BOISE -- Idaho's population may be getting back on track after a strange year in 2012 when more people left the state than in previous decades.
KTVB analyzed driver's license data from the Idaho Department of Transportation to look for trends in population in early 2012. That's when the dip was noticed. New data showing all numbers from 2013 was made available Friday, so KTVB looked at the new numbers.
In 2013, driver's license data shows Idaho's numbers began to normalize again, in terms of overall in and outmigration. Below, you can see the totals of people coming in (moving to Idaho) and people going out (moving from Idaho), as well as the net result.
IN OUT NET
2001 33,109 27,649 5,460
2002 34,757 28,915 5,842
2003 37,344 23,637 13,707
2004 41,535 23,592 17,943
2005 45,820 21,633 24,187
2006 47,217 20,713 26,504
2007 43,623 24,313 19,310
2008 39,846 21,917 17,929
2009 35,164 21,588 13,576
2010 36,287 21,215 15,072
2011 33,886 15,843 18,043
2012 36,930 29,290 7,640
2013 39,804 22,284 17,520
Source: Idaho Department of Transportation, compiled by KTVB in April 2013 and January 2014
As we looked at numbers last year, the Idaho Department of Labor reported 2012 was the first time there had been an outmigration since the 80s and was worried about keeping a labor force to help man an economic recovery.
In addition to looking at the overall numbers, KTVB looked at where people are moving to and from. Over the past ten years, including 2013, most people have left Idaho for other western states. In 2013, the top five states people came from were California, Washington, Oregon, Utah and Arizona.
The graphic below shows the states where people are moving to Idaho from, with the darker the shade indicating more people (mobile viewers can view the graphic in the photo gallery attached to the story).
People who leave Idaho for another state also tend to stay out west. As with all of the last decade, the most overwhelming out-migration in 2013 was to Washington. Utah came in second for 2013. The graphic below shows the trend over the last decade for where people leave Idaho to live (mobile viewers can view the graphic in the photo gallery attached to the story).
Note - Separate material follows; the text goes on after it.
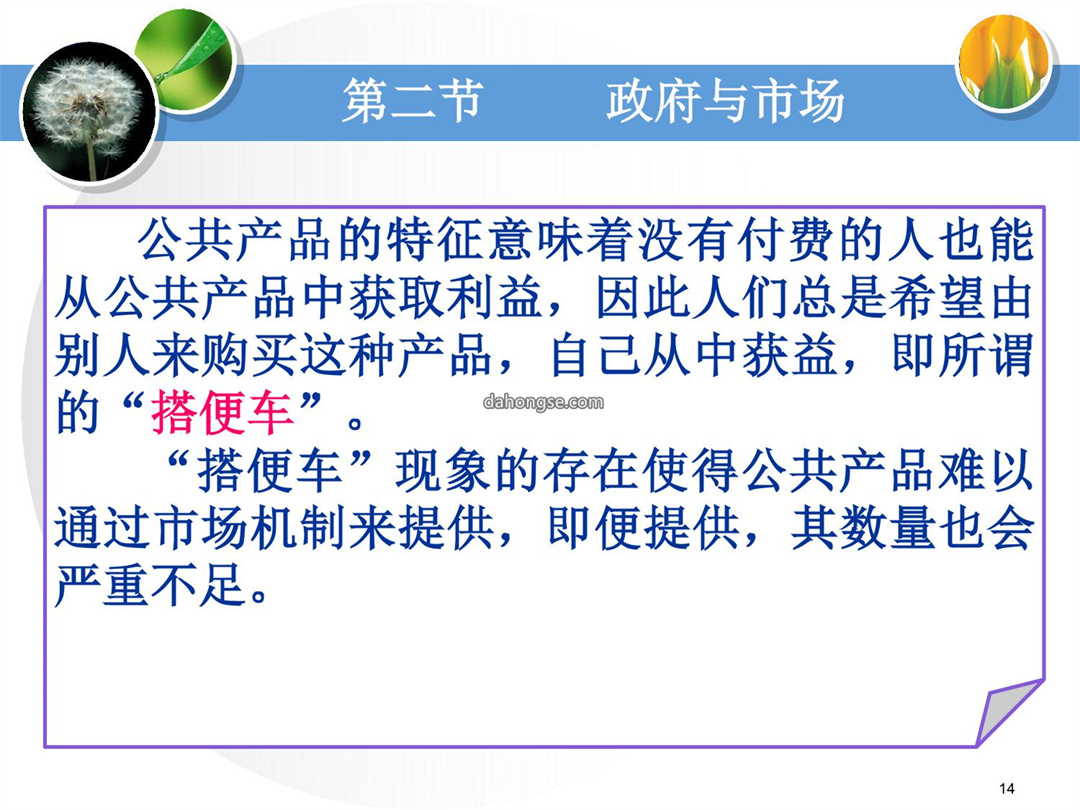 第二节　　政府与市场

公共产品的特征意味着没有付费的人也能从公共产品中获取利益，因此人们总是希望由别人来购买这种产品，自己从中获益，即所谓的“搭便车”。

dahongse.com

“搭便车”现象的存在使得公共产品难以通过市场机制来提供，即便提供，其数量也会严重不足。

14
More than just the total in and out migration numbers, last year, the Idaho Department of Labor explained officials really look hard at the age of people coming and going.
For example, the 2012 pattern showed a huge decline in people in their 20s and a rise in those over 60. It was dubbed the "silver tsunami," a concern for them because of a decrease in working- aged people and rise in retirement-aged people.
The Idaho Department of Labor told KTVB it is still crunching the 2013 numbers to get its take on the latest population trends. KTVB was able to look at data of the ages of current drivers in Idaho and was able to see there was likely another increase in people over 60, and the number of younger people (from 20s-30s) decreased.